> **Problem details**
In the TV ad engagement text, update the passage between "TV Ads: Measuring" and "new metric: engagement.", inclusive, by writing it out again with "Nielsen ratings" replaced by "audience ratings".

> **Page excerpt**
▼

TV Ads: Measuring Viewer Engagement

TV networks and advertisers are augmenting Nielsen ratings with new so-called engagement metrics to determine prices for ads—and their effectiveness

For decades, ad agencies and broadcasters have negotiated prices based on the time-honored Nielsen ratings that measure whether TVs are tuned to a certain show. But as talks gear up about ad rates for next fall and winter, the so-called up-front season, more negotiations than ever will center on a new metric: engagement.

In recent years, advertisers like Procter & Gamble (PG), Toyota (TM), and Home Depot (HD) have struck a growing number of deals with broadcast and cable networks based on new tools that aim to measure how closely viewers are paying attention to the programs, not just whether a set is switched on.

▲

> **Data**
▼

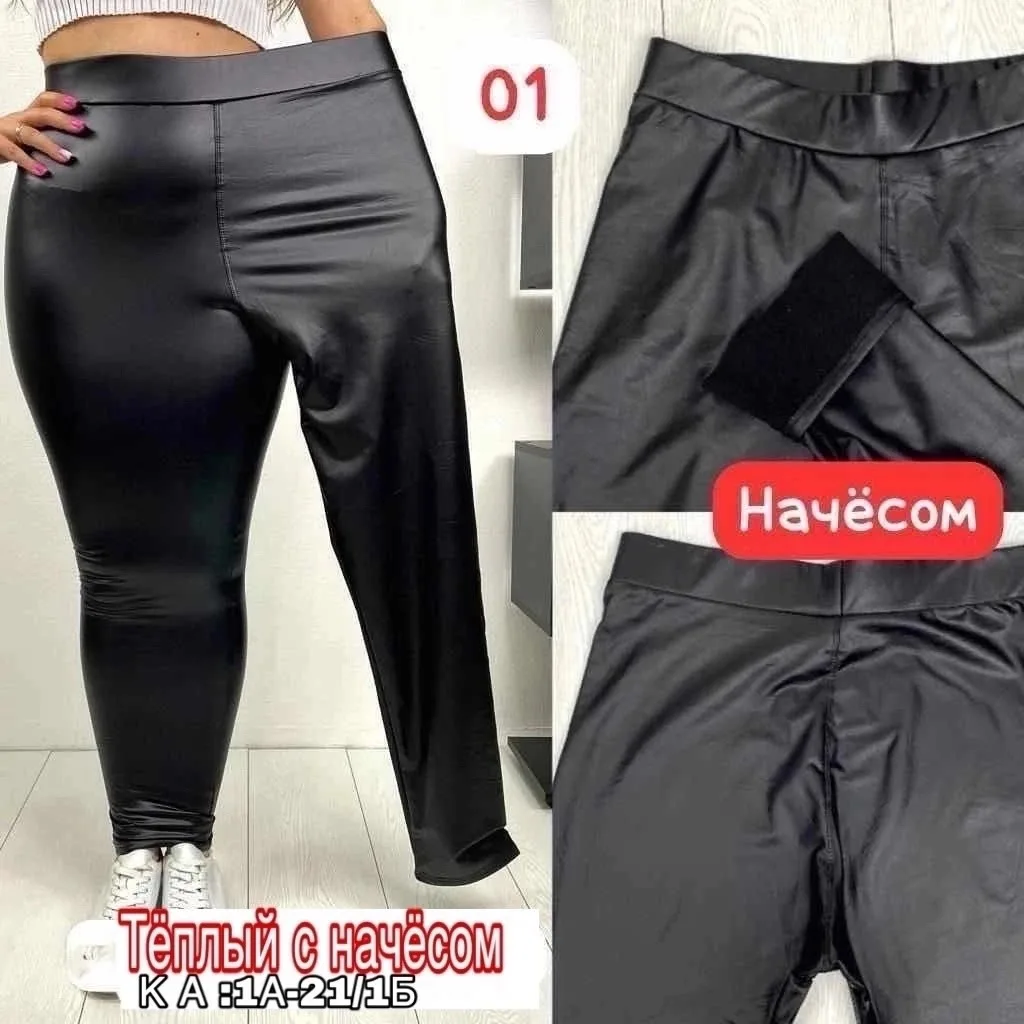 Тёплые штаны из натуральной кожи с меховым подкладом — фото 3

▲

> **Answer to this task**
TV Ads: Measuring Viewer Engagement

TV networks and advertisers are augmenting audience ratings with new so-called engagement metrics to determine prices for ads—and their effectiveness

For decades, ad agencies and broadcasters have negotiated prices based on the time-honored audience ratings that measure whether TVs are tuned to a certain show. But as talks gear up about ad rates for next fall and winter, the so-called up-front season, more negotiations than ever will center on a new metric: engagement.